» Aim of the task
Please copy the items from the start through the line that contains "the green grass at point (220, 527), the", swapping "closer" for "nearer" and changing nothing else. Leave the pictures out of your copy.

BEGIN Dataset content

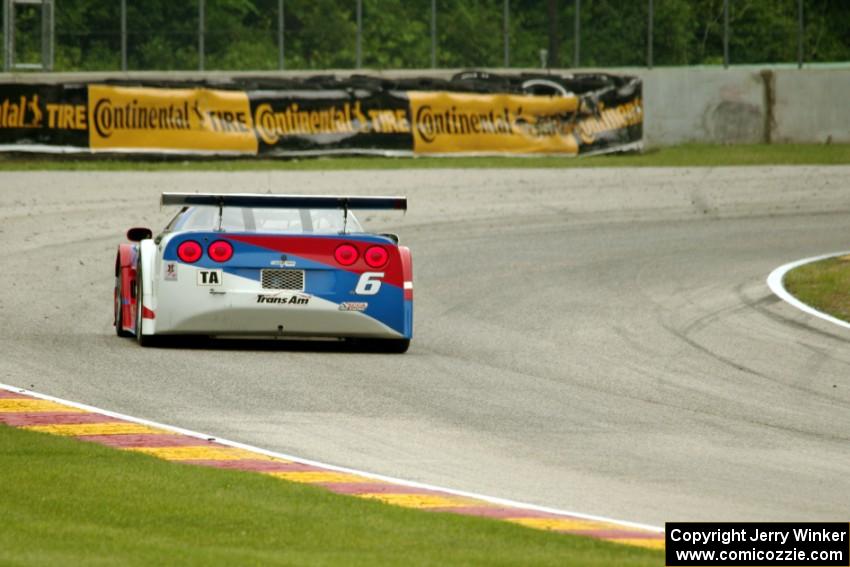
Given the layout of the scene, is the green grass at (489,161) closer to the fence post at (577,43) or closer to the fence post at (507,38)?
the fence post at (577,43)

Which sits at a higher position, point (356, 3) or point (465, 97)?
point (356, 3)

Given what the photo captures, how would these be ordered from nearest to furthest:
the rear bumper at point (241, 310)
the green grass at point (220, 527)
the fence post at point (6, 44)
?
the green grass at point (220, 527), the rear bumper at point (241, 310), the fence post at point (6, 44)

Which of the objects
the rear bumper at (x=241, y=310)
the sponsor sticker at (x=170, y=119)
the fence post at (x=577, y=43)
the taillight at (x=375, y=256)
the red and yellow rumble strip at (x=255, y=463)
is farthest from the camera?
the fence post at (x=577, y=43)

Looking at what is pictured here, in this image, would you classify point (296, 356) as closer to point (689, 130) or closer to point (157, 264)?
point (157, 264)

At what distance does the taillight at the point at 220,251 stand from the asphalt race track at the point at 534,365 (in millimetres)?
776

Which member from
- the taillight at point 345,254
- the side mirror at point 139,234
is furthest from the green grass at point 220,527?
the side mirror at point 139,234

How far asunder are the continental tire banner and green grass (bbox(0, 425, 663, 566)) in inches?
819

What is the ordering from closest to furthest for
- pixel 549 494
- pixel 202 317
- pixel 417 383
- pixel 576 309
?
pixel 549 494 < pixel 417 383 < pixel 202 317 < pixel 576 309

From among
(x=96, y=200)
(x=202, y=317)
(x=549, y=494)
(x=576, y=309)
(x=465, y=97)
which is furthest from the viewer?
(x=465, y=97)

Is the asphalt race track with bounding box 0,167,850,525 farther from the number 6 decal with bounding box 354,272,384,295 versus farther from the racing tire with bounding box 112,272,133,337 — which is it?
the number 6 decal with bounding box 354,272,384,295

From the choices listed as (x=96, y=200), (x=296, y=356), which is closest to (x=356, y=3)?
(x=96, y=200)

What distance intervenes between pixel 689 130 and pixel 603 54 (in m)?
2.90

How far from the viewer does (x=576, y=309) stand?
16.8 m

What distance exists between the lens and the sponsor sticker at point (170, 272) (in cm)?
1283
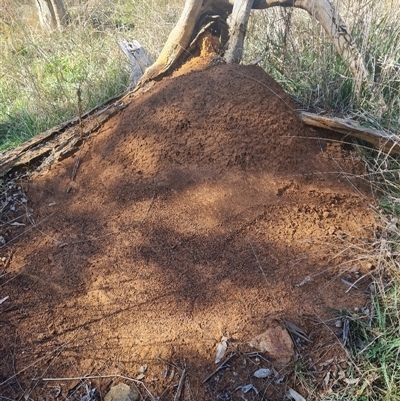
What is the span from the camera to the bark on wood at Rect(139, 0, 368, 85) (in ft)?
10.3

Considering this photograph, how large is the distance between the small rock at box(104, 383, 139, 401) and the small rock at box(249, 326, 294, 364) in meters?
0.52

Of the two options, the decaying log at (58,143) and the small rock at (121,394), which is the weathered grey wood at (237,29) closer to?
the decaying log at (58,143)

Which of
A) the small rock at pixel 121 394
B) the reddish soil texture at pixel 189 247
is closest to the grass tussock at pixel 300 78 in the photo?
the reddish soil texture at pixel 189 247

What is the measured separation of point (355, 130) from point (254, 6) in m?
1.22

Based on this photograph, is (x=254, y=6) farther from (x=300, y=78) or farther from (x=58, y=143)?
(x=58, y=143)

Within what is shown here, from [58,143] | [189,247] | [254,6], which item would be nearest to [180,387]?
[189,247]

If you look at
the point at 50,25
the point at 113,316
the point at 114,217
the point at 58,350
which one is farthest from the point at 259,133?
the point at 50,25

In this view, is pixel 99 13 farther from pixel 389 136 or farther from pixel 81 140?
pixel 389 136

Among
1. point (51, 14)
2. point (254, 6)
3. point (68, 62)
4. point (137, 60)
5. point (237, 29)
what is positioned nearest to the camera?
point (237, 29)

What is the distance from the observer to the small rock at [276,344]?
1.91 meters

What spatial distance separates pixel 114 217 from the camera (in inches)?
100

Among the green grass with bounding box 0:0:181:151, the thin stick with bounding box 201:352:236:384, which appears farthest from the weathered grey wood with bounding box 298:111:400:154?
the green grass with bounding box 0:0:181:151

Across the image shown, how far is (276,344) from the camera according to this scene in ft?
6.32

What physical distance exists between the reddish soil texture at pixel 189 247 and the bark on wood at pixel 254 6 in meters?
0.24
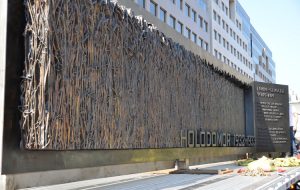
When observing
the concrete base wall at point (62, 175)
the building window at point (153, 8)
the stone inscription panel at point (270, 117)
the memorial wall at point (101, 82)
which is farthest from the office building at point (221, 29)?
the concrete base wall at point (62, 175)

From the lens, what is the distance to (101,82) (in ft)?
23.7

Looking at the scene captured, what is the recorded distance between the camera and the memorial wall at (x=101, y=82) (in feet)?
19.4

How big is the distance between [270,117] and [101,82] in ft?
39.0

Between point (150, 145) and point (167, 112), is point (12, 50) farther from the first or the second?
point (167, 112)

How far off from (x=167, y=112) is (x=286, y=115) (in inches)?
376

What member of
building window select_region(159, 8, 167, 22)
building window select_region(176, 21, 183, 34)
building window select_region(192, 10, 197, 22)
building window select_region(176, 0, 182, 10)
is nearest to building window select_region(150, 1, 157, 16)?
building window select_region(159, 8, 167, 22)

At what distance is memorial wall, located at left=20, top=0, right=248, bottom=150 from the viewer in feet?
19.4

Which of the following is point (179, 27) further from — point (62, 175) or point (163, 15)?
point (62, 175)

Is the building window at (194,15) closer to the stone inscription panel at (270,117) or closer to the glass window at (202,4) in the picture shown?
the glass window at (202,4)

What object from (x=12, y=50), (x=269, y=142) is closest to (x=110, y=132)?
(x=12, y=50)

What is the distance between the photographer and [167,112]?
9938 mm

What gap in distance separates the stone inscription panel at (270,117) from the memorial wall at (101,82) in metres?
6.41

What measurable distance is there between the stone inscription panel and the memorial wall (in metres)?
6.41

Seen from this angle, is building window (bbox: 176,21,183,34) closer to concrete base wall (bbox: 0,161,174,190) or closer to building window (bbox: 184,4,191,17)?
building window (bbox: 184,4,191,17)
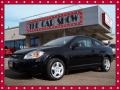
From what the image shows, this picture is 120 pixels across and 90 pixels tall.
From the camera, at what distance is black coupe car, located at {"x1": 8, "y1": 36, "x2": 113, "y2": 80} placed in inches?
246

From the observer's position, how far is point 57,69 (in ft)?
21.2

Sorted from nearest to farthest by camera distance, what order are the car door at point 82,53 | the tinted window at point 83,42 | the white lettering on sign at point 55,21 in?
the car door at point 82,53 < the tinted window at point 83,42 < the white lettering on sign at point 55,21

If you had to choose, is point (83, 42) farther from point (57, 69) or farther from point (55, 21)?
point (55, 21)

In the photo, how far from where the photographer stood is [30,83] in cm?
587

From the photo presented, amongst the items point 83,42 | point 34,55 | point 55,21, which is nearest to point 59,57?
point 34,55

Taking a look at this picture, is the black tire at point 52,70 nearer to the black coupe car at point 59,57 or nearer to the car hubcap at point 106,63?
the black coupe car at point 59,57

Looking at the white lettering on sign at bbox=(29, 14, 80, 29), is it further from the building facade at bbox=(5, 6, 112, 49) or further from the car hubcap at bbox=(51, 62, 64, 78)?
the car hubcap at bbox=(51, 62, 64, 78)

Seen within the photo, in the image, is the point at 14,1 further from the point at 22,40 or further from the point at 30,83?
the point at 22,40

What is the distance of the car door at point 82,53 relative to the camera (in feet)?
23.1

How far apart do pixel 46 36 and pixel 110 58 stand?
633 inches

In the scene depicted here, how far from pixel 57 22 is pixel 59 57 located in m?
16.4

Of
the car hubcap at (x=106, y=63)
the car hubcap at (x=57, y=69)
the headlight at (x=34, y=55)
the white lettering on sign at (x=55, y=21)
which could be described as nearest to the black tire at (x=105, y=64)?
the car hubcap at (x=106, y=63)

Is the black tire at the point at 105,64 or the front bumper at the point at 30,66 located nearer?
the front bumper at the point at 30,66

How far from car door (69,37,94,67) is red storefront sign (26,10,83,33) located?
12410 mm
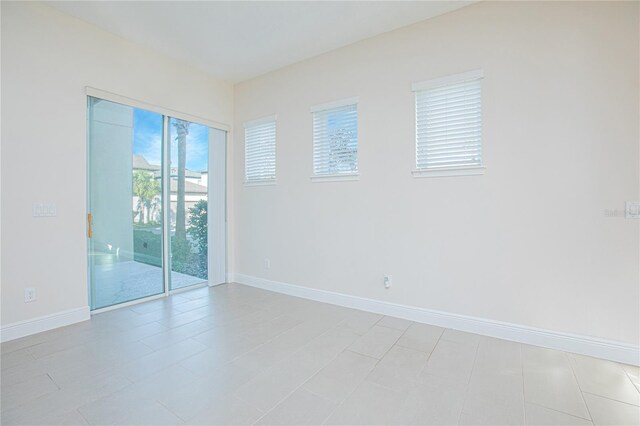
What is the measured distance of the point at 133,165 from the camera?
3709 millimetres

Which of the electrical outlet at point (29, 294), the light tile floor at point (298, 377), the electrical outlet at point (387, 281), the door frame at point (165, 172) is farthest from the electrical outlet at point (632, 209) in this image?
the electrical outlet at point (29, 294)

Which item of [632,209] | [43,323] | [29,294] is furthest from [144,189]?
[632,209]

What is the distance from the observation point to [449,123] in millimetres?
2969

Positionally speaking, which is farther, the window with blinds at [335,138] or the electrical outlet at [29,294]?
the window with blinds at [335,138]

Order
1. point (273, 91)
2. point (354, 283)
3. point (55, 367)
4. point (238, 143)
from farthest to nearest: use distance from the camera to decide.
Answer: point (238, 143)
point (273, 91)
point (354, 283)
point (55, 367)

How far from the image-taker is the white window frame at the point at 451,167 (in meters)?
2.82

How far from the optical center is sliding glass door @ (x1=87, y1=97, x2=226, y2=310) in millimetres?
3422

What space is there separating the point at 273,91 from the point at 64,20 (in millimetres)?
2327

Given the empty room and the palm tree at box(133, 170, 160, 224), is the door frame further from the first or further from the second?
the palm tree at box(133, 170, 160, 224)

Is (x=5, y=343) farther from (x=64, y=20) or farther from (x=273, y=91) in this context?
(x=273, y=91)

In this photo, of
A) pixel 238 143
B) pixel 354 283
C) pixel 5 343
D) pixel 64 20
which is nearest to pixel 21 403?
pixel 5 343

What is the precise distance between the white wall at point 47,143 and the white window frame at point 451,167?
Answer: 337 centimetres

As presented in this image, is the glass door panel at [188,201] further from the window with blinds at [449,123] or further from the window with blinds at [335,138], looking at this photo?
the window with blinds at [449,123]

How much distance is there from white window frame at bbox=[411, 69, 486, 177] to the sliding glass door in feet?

END Dataset content

» Complete response
Given the layout of the scene, is the green grass at (489,161) nearer to the fence post at (577,43) or nearer to the fence post at (507,38)?
the fence post at (577,43)

Which sits at a higher position, point (356, 3) or point (465, 97)?
point (356, 3)

Given what the photo captures, how would these be ordered from nearest to furthest:
the rear bumper at point (241, 310)
the green grass at point (220, 527)
the fence post at point (6, 44)
?
the green grass at point (220, 527), the rear bumper at point (241, 310), the fence post at point (6, 44)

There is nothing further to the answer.